La fondation d’Halifax, bien qu’exécutée à la onzième heure, réparait, dans une certaine mesure, l’erreur commise par les Anglais, erreur qui n’eût pas pour eux de conséquences fâcheuses, grâce aux mœurs paisibles des Acadiens : ces derniers seuls eurent à en souffrir, et au delà de toute expression. À raison de ce retard, retenus contre leur gré dans la province, sous un prétexte ou sous un autre, ils durent y attendre l’heure néfaste ou un gouverneur sans âme et sans entrailles les broya sous sa botte et dispersa leurs débris aux quatre vents de l’exil[1].
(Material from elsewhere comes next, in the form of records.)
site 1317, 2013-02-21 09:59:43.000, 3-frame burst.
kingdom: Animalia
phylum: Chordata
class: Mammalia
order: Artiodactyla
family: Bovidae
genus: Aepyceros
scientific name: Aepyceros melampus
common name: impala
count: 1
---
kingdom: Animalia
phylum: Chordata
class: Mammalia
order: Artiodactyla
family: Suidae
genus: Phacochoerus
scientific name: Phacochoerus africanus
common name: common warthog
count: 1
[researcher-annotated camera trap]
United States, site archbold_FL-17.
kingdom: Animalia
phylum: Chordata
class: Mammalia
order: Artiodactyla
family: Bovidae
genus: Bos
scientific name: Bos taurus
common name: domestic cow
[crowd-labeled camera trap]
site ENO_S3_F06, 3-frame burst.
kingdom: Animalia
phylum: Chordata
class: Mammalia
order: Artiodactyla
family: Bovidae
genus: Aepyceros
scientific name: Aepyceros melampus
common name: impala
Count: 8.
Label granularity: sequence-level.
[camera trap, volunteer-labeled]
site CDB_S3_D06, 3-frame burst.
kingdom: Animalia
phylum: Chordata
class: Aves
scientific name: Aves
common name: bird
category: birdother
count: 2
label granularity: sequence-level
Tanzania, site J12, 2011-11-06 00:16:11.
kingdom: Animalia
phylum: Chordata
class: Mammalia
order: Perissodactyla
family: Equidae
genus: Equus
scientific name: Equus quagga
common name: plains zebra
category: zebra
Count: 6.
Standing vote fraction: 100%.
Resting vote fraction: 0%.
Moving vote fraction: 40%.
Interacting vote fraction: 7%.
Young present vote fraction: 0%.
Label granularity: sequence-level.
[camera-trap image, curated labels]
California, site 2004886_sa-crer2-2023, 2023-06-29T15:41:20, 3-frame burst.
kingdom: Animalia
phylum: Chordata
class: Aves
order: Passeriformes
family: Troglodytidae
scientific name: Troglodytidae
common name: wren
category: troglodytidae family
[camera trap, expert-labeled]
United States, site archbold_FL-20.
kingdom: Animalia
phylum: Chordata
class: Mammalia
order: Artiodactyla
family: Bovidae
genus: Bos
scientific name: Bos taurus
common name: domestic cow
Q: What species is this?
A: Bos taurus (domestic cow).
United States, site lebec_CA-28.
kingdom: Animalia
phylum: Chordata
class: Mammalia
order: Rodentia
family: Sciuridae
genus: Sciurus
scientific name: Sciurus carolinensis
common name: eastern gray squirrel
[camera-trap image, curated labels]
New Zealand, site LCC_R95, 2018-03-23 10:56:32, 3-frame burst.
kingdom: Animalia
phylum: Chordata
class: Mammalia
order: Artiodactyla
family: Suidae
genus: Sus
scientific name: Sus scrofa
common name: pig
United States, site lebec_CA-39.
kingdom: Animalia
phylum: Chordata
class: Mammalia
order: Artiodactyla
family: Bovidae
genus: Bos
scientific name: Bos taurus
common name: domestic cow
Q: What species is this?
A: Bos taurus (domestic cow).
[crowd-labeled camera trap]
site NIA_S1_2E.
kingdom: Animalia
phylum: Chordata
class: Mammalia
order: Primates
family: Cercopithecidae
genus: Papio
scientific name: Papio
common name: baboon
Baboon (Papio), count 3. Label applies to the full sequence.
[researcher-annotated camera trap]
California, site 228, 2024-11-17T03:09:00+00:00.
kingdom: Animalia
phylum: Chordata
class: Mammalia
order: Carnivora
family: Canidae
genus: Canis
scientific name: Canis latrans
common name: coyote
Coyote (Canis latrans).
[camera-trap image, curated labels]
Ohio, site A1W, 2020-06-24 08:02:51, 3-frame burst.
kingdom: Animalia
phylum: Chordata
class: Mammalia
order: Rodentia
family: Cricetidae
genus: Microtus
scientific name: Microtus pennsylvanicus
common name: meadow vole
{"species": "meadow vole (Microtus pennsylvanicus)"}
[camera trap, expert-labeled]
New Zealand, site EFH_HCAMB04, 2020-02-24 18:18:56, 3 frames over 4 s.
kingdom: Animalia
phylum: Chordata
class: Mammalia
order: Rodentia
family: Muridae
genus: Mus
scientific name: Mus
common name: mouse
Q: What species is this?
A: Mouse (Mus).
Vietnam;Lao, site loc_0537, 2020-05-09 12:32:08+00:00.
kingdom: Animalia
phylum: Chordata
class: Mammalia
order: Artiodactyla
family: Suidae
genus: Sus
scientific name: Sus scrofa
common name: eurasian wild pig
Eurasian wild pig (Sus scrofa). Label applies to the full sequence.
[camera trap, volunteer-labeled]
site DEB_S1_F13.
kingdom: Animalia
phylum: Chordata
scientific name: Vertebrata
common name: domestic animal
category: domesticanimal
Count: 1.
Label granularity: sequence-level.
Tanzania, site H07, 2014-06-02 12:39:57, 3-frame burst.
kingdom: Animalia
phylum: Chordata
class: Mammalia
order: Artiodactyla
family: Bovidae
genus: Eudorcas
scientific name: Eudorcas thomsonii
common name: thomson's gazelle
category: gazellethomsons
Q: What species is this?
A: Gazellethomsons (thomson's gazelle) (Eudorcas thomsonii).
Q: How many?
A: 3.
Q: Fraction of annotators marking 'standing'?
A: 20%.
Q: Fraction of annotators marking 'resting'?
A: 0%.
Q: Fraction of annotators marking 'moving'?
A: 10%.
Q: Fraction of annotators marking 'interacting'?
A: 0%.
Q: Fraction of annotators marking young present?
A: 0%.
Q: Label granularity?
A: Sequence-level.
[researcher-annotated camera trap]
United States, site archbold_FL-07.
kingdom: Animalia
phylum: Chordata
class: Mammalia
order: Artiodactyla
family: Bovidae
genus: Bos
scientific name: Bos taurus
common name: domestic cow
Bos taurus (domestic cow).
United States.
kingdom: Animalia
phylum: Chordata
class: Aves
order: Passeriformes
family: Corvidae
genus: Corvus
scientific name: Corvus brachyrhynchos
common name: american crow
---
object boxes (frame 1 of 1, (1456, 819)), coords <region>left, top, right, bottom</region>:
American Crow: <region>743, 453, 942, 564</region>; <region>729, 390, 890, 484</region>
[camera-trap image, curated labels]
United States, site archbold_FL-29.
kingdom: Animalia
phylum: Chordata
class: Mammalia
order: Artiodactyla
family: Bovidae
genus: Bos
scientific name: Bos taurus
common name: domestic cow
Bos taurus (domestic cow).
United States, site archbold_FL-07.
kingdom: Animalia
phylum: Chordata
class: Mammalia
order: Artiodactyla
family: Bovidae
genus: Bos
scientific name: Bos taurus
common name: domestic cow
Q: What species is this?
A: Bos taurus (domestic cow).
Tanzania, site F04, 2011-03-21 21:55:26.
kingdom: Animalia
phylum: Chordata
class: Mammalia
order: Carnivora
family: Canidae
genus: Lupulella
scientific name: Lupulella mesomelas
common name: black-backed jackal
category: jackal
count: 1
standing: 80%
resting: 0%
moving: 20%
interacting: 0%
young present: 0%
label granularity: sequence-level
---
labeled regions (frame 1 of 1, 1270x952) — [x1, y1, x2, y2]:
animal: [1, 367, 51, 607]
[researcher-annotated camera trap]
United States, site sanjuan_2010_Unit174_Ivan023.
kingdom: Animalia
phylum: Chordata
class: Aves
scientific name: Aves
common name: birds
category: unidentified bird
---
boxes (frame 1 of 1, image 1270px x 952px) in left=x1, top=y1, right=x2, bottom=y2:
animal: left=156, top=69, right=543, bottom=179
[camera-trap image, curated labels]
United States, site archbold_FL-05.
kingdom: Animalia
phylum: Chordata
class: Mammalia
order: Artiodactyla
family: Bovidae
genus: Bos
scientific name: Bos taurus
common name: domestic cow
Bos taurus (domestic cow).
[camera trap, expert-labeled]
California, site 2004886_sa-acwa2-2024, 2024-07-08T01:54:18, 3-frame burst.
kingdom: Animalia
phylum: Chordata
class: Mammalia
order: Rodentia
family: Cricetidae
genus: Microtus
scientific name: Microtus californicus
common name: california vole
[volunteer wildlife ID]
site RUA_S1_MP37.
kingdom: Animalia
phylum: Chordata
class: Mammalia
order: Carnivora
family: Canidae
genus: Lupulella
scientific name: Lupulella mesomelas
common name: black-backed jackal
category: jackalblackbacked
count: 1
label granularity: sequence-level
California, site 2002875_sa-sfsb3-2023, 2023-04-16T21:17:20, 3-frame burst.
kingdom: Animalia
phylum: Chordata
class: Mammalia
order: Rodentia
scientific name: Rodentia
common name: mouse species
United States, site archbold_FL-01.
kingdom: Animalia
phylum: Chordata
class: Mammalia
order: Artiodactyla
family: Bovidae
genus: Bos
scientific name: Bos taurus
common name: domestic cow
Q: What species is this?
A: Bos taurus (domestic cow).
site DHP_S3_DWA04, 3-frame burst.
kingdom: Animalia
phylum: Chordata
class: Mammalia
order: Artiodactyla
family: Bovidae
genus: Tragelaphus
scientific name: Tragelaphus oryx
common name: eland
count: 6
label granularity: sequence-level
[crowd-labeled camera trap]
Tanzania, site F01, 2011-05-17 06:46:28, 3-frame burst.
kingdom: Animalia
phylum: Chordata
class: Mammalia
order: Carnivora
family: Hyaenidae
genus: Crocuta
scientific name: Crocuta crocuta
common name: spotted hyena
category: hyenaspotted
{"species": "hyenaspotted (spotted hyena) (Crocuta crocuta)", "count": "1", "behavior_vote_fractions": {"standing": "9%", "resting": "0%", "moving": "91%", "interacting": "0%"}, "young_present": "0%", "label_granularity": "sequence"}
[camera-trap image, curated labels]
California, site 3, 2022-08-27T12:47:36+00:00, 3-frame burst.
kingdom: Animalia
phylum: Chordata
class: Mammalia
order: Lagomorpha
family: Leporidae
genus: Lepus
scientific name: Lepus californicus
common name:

  1. « Lorsque l’on considère la conduite dos deux nations rivales, de 1720 à 1750, on s’aperçoit facilement aujourd’hui qu’elles ont commis l’une et l’autre une faute identique, en négligeant d’occuper en temps utile l’importante situation de Chibouctou : en effectuant cette occupation dès l’année 1700, les Français auraient à jamais consolidé la possession de l’Acadie…, quant aux Anglais, si, au lieu d’attendre jusqu’en 1749, ils eussent fondé Halifax en 1720, avec une colonie anglaise suburbaine, ils eussent tout de suite assuré la subsistance et l’indépendance de leur garnison et créé en même temps une population similaire à eux-mêmes… Pourquoi ont-ils prodigué tant d’efforts pour retenir sous main et malgré elle une population qui voulait émigrer ? Nous le savons aujourd’hui, c’est qu’ils avaient besoin d’elle. Mais ce besoin disparaissait par l’occupation d’Halifax… Les Acadiens fussent restés libres alors… leur départ eut été facile, et sans inconvénients pour personne. Les Anglais se fussent épargné de la sorte ces odieuses violences auxquelles ils se trouvèrent acculés peu à peu en 1755, par les tergiversations et la duplicité de leurs gouverneurs… »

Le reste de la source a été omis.